Wäre schon wenn einer von euch ein paar ratschläge hat, warum das nicht funktioniert...

mfg


----------



## FArt (24. Nov 2008)

Ist mir ehrlich gesagt zu aufwendig, zumal es zu solchen Themen im Netz einen Haufen fertige Beispiele gibt.

Hast du dir denn über Multithreadind, Synchronisation, konkurrierende Zugriffe entsprechende Gedanken gemacht, oder sind das Fremdwörter für dich?

Ist das Beispiel an sich sinnvoll und ist es mit deinem Wissen sinnvoll sich an so etwas heranzuwagen (der Code sieht mir nämlich ziemlich nach Anfänger bzw. "einfach mal loscodiert" aus?


----------



## raven (24. Nov 2008)

Multithreadind sagst mir was...
Synchronisation eher nicht... bin ich in dem fall auf Synchronisation zwangsmäßig angewiesen?


----------



## FArt (24. Nov 2008)

raven hat gesagt.:
			
		

> Multithreadind sagst mir was...
> Synchronisation eher nicht... bin ich in dem fall auf Synchronisation zwangsmäßig angewiesen?
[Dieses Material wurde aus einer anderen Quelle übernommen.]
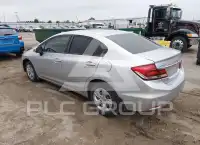 2014 Honda CIVIC photo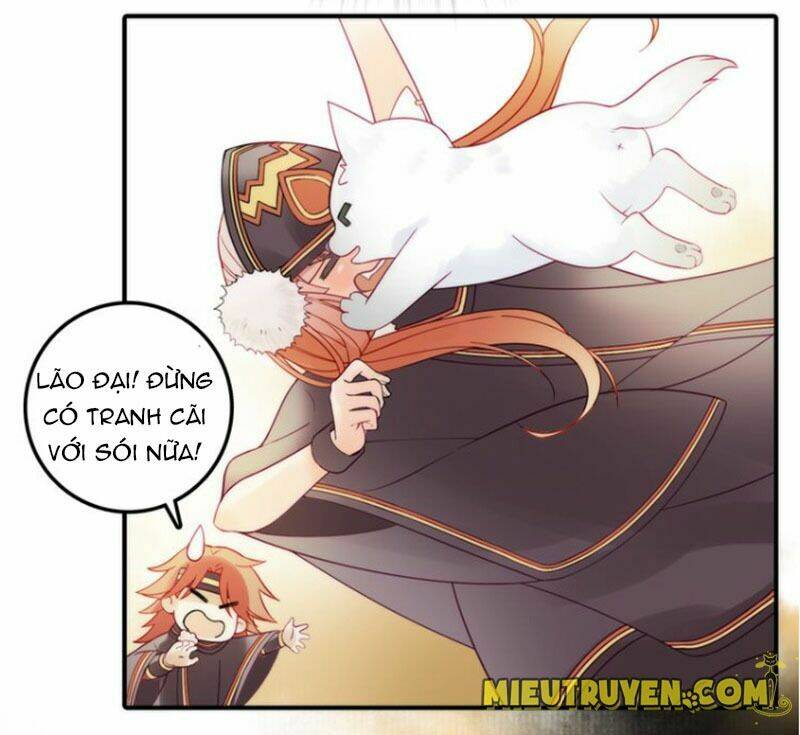 Cướp Chàng Vợ Về Đón Năm Mới: Chapter 4.2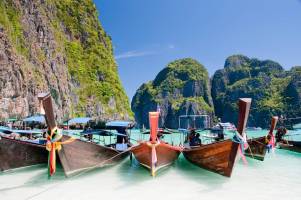 15-daagse groepsrondreis Juwelen van Zuid-Thailand vanaf 2026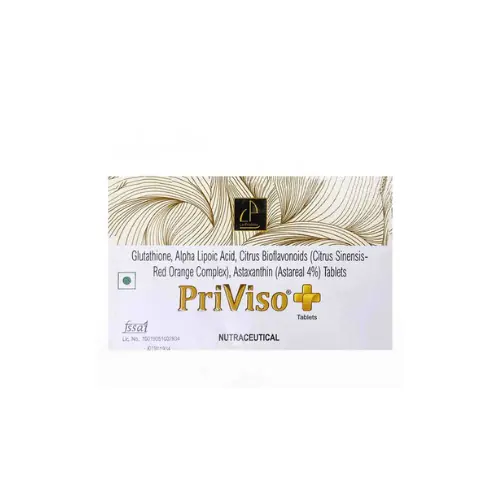 PriViso Plus Tablet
Nein, aber wenn du nicht weißt, wofür das benötigt wird, wirst du auch nicht erkennen wann du darauf angewiesen bist.

Tipp:
http://java.sun.com/docs/books/tutorial/networking/sockets/clientServer.html

Google bringt weitere Tutorials und Beispiele, auch zum Thema Synchronisation ...


----------